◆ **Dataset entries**
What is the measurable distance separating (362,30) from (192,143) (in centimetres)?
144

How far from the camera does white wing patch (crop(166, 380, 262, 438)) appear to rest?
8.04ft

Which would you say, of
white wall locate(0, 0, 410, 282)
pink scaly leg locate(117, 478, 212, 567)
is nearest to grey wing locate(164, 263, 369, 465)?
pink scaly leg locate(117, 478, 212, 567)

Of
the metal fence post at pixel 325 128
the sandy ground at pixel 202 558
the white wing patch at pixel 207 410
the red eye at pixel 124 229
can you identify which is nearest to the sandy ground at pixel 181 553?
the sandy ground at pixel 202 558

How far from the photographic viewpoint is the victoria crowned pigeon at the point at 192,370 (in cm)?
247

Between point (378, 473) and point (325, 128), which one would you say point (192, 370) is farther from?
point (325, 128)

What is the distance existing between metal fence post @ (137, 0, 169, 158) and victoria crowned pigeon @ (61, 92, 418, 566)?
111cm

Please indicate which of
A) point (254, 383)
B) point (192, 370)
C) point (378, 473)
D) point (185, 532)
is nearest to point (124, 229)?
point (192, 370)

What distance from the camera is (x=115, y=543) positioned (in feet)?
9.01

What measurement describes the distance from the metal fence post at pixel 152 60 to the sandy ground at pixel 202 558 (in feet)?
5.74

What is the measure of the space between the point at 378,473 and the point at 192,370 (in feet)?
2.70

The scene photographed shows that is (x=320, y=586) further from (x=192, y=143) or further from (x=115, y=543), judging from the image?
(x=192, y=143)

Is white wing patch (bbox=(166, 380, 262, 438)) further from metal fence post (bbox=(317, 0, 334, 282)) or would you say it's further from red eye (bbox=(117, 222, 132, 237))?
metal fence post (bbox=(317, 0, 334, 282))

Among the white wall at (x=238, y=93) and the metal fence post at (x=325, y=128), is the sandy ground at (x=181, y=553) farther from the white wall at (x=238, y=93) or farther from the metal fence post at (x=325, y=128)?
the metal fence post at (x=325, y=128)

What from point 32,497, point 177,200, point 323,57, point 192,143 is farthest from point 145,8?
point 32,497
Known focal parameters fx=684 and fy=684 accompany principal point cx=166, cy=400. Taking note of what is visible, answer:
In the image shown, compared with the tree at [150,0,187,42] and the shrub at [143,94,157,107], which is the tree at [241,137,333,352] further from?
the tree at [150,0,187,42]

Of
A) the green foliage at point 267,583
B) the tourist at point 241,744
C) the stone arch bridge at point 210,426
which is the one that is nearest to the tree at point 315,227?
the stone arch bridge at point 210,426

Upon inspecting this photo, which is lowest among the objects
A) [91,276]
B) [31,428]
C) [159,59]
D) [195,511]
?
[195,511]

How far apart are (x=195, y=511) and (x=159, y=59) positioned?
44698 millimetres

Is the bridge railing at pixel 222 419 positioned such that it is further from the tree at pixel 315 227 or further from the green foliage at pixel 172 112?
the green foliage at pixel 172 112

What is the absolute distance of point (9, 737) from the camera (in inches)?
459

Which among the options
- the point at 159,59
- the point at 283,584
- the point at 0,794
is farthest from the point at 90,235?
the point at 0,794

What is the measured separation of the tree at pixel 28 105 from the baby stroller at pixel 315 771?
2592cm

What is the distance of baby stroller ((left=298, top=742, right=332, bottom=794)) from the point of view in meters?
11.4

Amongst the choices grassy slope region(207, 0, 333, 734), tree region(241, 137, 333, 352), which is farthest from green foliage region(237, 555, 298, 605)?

◆ **Exercise goal**
Locate every line in the records above that contains the string "baby" with the same capitalization, and copy each of those lines.

◆ **Exercise answer**
What is the measured separation of the tree at pixel 28 105 from the baby stroller at pixel 315 771?
What is the distance of baby stroller ((left=298, top=742, right=332, bottom=794)) from the point of view in meters?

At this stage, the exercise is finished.